▸ **What needs to be done**:
For this exercise, reproduce only the lines from the one holding "C530/MC561 Cyan Toner" through the final line of the data below, exactly, and omit pictures.

Top of The records

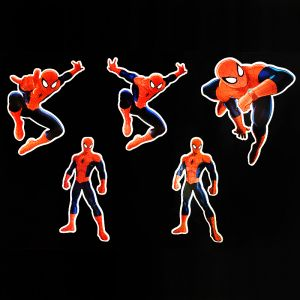 Spiderman Theme Cutouts/Stickers Decoration - Set of 5 - 1FT Height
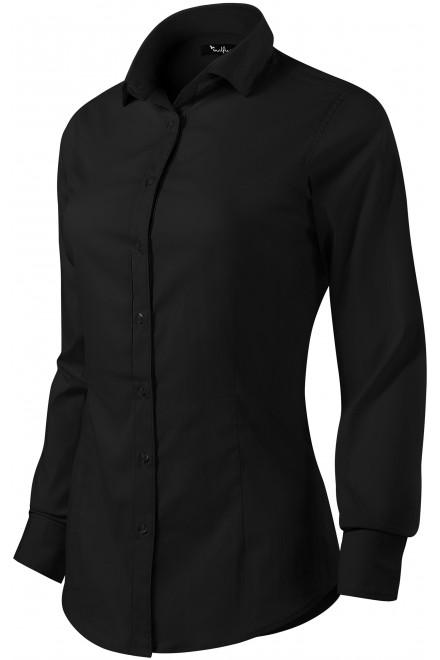 Ladies long sleeve blouse Slim fit Black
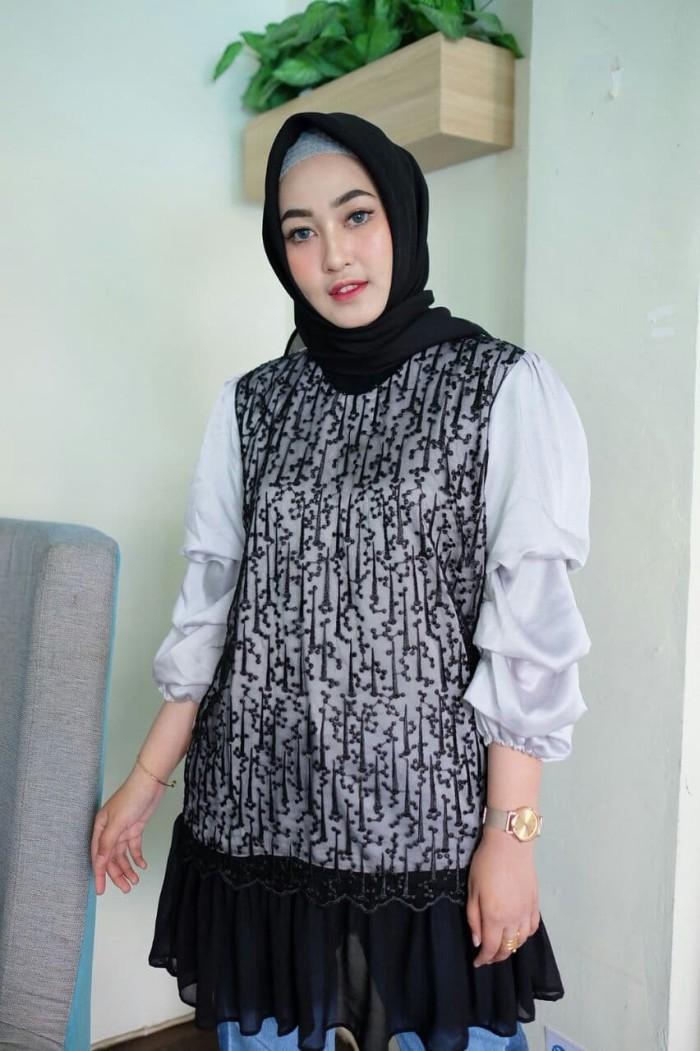 Jual Baju Kebaya Modern Kebaya Wisuda Cantik Kebaya Wisuda Hijab Keba Kota Surakarta Kebaya Modern Murah Tokopedia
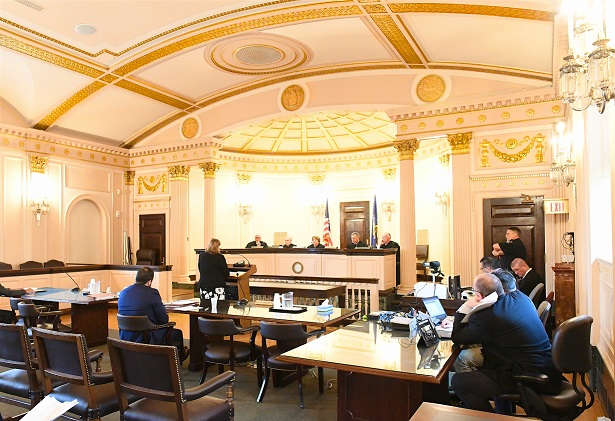 New York State Supreme Court - Appellate Division - 3rd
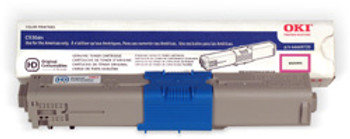 C530/MC561 Cyan Toner Cartridge, Type C17 (5k)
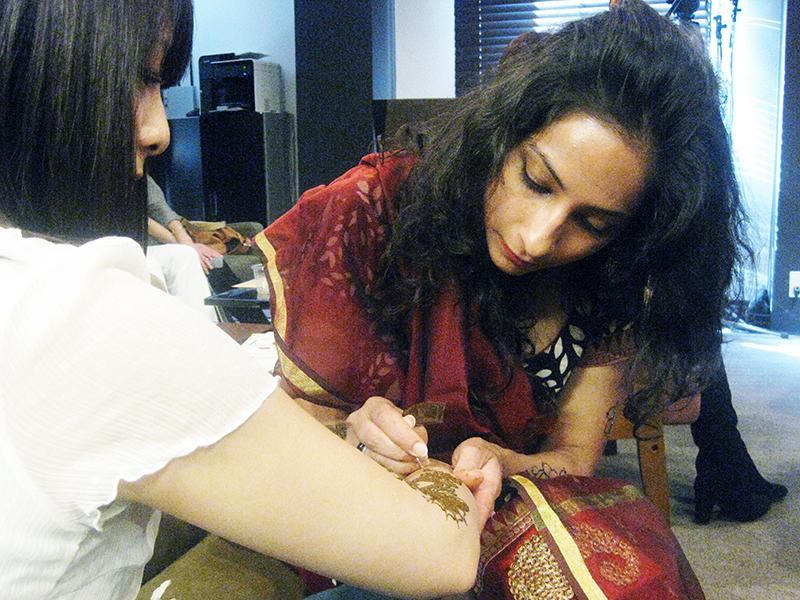 henna-artist-madiha_02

Bottom of The records

▸ **Result**:
 C530/MC561 Cyan Toner Cartridge, Type C17 (5k)
 henna-artist-madiha_02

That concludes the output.